Aufgabe:
Führe den Artikel über Klaus Theweleits Buch »Der Knall« nach seinem letzten Satz fort.

Artikel:

Neues von Klaus Theweleit

Die haben einen Knall!

Klaus Theweleit widmet sich in seinem neuen Buch den Medien nach dem 11. September.

Ein Jahr nach dem Anschlag in New York liegen mittlerweile ganze Türme aus Büchern vor, in denen das Attentat auf das World Trade Center reflektiert oder einfach nur abgebildet wird. Da scheint nun wiederum die Zeit gekommen zu sein, die gesamte Emission der Zeitungen und Verlage zum 11. September zu sichten. Welcher Beitrag dokumentiert im Nachhinein nur die Panikreaktion im damaligen Schockzustand? Und welche Analyse der Anschläge ist immer noch gültig? Der Literaturwissenschaftler Klaus Theweleit widmet sich diesen Fragen in seinem neuesten Buch »Der Knall« mit zwei Essays.

Datenzeilen:
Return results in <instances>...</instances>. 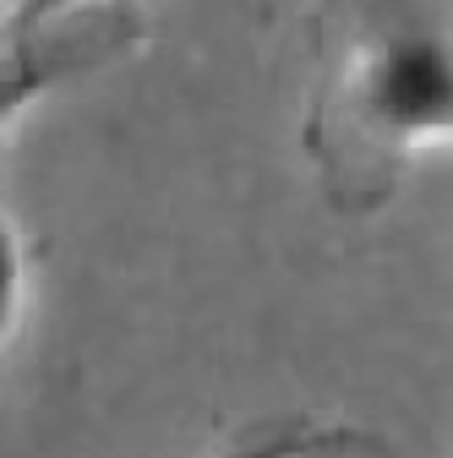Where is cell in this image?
==
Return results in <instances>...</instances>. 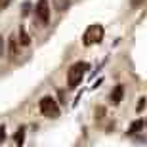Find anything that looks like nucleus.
==
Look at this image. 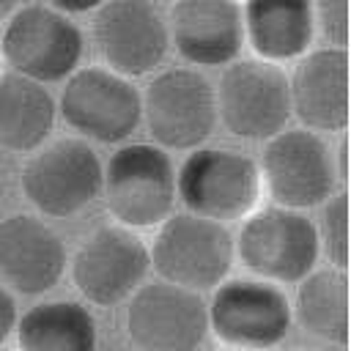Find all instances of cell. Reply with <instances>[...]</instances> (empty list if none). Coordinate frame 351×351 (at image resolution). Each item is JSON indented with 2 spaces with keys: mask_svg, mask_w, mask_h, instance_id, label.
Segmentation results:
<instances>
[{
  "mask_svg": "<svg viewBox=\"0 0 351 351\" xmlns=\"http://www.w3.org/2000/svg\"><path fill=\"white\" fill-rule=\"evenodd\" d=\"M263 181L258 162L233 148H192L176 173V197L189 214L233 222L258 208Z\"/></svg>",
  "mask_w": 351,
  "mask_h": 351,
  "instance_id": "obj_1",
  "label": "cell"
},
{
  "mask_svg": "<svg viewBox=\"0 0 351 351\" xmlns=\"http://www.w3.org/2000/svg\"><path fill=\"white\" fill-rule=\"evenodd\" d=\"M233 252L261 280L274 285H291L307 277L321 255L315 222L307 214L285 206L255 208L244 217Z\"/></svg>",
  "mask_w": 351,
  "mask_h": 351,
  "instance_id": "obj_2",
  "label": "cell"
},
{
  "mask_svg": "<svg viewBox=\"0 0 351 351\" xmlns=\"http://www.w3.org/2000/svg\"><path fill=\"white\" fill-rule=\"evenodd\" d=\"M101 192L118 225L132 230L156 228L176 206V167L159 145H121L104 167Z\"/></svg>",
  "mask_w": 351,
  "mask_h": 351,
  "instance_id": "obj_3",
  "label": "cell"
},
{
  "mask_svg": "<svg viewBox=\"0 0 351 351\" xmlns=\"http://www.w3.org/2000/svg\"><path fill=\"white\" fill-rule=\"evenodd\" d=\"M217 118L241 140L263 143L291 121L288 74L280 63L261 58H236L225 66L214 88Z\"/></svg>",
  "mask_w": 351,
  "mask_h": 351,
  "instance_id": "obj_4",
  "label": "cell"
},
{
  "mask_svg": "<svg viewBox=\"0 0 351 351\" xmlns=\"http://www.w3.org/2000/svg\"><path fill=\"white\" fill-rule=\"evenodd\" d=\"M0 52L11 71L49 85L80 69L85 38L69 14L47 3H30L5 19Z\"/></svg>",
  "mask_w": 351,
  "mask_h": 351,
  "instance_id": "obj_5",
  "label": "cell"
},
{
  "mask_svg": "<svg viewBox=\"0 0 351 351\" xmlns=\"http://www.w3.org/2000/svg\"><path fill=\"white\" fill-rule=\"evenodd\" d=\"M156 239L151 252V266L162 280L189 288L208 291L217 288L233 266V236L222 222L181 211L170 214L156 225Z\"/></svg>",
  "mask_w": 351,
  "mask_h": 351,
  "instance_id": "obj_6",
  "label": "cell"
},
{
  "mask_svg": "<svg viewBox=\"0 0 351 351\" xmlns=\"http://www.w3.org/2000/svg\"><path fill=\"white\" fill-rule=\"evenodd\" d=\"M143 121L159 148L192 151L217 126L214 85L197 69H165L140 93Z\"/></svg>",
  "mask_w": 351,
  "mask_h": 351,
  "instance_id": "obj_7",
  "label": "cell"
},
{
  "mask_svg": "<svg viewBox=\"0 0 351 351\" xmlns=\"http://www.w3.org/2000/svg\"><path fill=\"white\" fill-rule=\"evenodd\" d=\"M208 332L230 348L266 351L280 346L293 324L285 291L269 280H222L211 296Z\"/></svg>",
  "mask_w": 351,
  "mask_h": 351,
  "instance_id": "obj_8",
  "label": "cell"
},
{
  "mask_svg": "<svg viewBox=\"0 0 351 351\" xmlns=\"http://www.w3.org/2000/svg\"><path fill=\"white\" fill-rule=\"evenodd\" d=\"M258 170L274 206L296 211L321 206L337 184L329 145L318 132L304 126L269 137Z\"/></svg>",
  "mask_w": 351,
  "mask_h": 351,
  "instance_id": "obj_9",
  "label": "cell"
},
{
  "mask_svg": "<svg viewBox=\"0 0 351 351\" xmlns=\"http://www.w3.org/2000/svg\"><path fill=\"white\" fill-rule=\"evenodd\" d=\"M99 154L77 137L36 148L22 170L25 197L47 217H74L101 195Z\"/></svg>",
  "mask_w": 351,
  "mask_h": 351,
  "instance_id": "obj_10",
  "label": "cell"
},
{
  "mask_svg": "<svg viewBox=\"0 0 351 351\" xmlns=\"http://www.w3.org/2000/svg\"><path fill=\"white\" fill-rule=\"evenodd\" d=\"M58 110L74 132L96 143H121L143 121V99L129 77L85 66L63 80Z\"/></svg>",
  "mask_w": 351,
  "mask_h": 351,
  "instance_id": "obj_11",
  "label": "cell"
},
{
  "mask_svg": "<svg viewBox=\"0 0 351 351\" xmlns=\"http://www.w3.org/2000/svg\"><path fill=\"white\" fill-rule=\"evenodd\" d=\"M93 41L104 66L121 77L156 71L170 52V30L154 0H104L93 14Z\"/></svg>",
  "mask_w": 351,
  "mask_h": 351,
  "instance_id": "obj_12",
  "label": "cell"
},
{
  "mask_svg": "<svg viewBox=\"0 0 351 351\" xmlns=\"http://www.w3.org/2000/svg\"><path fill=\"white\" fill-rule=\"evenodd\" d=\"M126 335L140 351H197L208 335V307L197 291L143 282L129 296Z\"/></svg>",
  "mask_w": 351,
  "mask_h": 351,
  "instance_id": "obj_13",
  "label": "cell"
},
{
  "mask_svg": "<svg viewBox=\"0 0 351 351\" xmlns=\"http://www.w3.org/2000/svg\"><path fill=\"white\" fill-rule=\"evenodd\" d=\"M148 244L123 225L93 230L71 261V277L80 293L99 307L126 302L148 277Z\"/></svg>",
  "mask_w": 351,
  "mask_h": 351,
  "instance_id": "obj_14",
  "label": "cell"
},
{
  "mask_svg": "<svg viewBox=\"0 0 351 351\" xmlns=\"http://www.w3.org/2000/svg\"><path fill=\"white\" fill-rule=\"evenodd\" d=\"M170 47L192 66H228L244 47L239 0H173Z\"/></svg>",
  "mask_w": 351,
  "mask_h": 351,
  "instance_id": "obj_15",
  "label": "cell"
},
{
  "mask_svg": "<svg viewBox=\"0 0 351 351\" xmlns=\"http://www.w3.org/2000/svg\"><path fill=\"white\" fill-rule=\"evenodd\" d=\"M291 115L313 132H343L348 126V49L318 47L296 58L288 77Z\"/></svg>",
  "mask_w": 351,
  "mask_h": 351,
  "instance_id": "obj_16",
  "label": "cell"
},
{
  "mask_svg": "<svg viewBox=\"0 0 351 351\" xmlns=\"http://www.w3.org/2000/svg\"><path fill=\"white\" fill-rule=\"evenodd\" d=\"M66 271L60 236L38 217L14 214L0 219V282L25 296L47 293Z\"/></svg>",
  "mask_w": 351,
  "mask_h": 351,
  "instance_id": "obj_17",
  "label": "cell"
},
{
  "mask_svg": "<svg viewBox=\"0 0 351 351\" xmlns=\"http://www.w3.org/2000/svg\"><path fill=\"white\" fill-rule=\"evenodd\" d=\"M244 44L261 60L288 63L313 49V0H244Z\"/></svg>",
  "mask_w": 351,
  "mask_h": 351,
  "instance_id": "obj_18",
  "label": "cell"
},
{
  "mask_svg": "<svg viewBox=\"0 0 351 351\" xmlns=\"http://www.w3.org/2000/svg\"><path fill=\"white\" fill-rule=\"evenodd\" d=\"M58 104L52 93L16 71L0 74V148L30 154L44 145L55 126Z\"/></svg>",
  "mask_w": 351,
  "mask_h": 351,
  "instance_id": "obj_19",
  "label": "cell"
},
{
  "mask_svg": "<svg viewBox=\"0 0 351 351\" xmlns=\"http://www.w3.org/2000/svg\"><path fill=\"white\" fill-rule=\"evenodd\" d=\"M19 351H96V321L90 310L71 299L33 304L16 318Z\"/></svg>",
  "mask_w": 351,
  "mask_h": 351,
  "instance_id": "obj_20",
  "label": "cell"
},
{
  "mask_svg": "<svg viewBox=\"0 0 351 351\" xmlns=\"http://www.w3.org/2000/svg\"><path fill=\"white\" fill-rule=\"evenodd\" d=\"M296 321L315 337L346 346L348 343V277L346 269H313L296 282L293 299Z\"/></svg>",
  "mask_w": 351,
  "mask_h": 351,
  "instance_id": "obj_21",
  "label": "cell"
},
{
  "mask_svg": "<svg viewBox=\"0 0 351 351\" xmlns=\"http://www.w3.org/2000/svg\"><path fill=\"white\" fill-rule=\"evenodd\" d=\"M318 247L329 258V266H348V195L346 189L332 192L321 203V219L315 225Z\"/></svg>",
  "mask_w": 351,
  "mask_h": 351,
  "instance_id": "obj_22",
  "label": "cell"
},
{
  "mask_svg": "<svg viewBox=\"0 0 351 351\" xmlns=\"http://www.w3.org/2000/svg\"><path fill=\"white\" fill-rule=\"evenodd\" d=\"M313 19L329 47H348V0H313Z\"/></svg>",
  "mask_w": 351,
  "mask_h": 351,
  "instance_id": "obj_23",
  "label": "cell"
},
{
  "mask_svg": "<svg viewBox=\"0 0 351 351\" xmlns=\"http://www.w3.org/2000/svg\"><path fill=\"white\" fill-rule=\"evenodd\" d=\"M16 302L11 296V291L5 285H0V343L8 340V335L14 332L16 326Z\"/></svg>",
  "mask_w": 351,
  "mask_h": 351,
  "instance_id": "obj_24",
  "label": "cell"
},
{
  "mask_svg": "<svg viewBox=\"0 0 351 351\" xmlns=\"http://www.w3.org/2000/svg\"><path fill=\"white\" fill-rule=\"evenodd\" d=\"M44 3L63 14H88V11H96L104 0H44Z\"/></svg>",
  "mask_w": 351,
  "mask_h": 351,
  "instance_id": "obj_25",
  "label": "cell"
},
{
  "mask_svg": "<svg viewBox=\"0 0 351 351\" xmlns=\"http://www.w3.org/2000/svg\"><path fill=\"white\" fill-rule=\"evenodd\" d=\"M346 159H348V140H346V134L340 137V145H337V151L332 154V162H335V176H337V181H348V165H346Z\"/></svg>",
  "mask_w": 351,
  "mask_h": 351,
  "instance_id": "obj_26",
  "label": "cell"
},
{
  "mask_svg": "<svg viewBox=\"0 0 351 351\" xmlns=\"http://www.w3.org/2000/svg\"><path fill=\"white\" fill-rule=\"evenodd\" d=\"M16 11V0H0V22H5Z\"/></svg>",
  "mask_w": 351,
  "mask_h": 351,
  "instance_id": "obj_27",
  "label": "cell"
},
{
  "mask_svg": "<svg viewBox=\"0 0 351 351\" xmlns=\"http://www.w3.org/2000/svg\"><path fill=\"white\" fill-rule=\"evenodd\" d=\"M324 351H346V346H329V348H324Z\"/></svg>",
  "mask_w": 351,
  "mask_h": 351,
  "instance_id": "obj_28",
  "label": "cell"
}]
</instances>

Schriftliche Antwort:
Im ersten, »Play Station Cordova. Yugoslavia. Afghanistan etc. Ein Kriegsmodell«, versucht Theweleit, den gemeinsamen Nenner der im Essaytitel genannten Kriege zu finden. Ausgangspunkt ist der Film »Das Schicksal« (1997) des ägyptischen Regisseurs Youssef Chahine, der die historische Situation der Stadt Cordoba und ihrer Bewohner im Spanien des Jahres 1200 behandelt. Er thematisiert, wie eine funktionierende, aufgeklärte und multikulturelle Gesellschaft aus Mauren, Christen, Juden und »Zigeunern« durch Mord und Hetze von islamischen Fundamentalisten zerstört wurde. Und zwar dank der Waffenhilfe christlicher Fundamentalisten, der Kreuzritter. Am Ende schalteten sie aber die Islamisten aus, sodass »nur ein einziger Fundamentalismus übrig blieb, der spanische katholisch-imperiale«, so Theweleit.

Er zeichnet ein Modell nach, das auch in den Jugoslawien- und Afghanistankriegen Schule machte. Die einzelnen Teile der Bevölkerung wurden erst zu Volksgruppen zurückdefiniert und wieder der Religion zugeführt, dann wurden sie bewaffnet und nach einer Weile kam es zum Eingriff von außen, um den Morden zwischen den Ethnien im Namen der Humanität Einhalt zu gebieten.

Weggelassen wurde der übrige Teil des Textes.